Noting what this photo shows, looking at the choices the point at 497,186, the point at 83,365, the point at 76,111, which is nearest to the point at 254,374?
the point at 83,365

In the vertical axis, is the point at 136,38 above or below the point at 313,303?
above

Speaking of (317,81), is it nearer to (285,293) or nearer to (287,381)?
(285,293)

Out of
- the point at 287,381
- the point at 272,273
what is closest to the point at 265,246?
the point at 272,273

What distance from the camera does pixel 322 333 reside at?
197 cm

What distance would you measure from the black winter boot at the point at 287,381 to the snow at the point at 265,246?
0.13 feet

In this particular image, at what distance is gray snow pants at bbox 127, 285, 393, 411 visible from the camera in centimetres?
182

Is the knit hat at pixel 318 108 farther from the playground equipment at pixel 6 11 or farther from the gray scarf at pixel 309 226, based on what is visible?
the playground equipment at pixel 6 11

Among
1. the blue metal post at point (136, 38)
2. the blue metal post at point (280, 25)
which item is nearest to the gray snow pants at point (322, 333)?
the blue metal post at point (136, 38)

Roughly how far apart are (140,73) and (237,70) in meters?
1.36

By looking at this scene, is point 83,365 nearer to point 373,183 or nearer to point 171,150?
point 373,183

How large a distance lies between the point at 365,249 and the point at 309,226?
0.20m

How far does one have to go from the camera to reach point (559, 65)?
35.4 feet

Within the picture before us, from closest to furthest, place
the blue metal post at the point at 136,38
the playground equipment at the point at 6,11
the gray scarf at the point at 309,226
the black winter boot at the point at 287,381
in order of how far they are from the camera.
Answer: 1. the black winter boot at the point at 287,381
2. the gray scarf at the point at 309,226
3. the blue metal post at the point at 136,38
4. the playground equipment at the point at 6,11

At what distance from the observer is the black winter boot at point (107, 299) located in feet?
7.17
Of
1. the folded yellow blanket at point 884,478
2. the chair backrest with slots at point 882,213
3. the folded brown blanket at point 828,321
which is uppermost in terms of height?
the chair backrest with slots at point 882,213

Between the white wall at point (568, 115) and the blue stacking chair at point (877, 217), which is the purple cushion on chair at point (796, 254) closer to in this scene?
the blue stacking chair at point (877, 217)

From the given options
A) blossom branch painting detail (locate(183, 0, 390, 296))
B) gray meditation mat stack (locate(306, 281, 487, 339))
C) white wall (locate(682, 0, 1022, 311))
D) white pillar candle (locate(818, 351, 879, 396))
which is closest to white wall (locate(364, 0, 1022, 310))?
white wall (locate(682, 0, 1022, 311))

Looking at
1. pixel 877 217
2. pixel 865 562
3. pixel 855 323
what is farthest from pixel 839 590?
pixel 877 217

***

Task description –
Print only the lines from the one with "Is the knit" to the end of the records, both included.

Answer for the task –
Is the knit hat at pixel 318 108 farther from the playground equipment at pixel 6 11 or farther from the gray scarf at pixel 309 226, based on what is visible?
the playground equipment at pixel 6 11

Among
1. the blue metal post at point (136, 38)
2. the blue metal post at point (280, 25)
which item is nearest to the gray snow pants at point (322, 333)?
the blue metal post at point (136, 38)

Roughly how far apart are (140,73) and (237,70) in meters?
1.36

By looking at this scene, is point 83,365 nearer to point 373,183 or nearer to point 171,150?
point 373,183

How large a distance lies between the point at 365,249 and the point at 309,226?
0.20m

How far does one have to go from the camera to reach point (559, 65)?
35.4 feet

Within the picture before us, from closest to furthest, place
the blue metal post at the point at 136,38
the playground equipment at the point at 6,11
the gray scarf at the point at 309,226
the black winter boot at the point at 287,381
in order of how far they are from the camera.
Answer: 1. the black winter boot at the point at 287,381
2. the gray scarf at the point at 309,226
3. the blue metal post at the point at 136,38
4. the playground equipment at the point at 6,11

At what distance from the observer is the black winter boot at point (107, 299) located in feet?
7.17
Of
1. the folded yellow blanket at point 884,478
2. the chair backrest with slots at point 882,213
3. the folded brown blanket at point 828,321
which is uppermost in terms of height?
the chair backrest with slots at point 882,213

Between the white wall at point (568, 115) and the blue stacking chair at point (877, 217), which is the purple cushion on chair at point (796, 254) closer to in this scene?
the blue stacking chair at point (877, 217)

From the given options
A) blossom branch painting detail (locate(183, 0, 390, 296))
B) gray meditation mat stack (locate(306, 281, 487, 339))
C) white wall (locate(682, 0, 1022, 311))
D) white pillar candle (locate(818, 351, 879, 396))
which is closest to white wall (locate(364, 0, 1022, 310))?
white wall (locate(682, 0, 1022, 311))

Looking at
1. pixel 877 217
2. pixel 865 562
3. pixel 855 323
what is farthest from pixel 839 590?
pixel 877 217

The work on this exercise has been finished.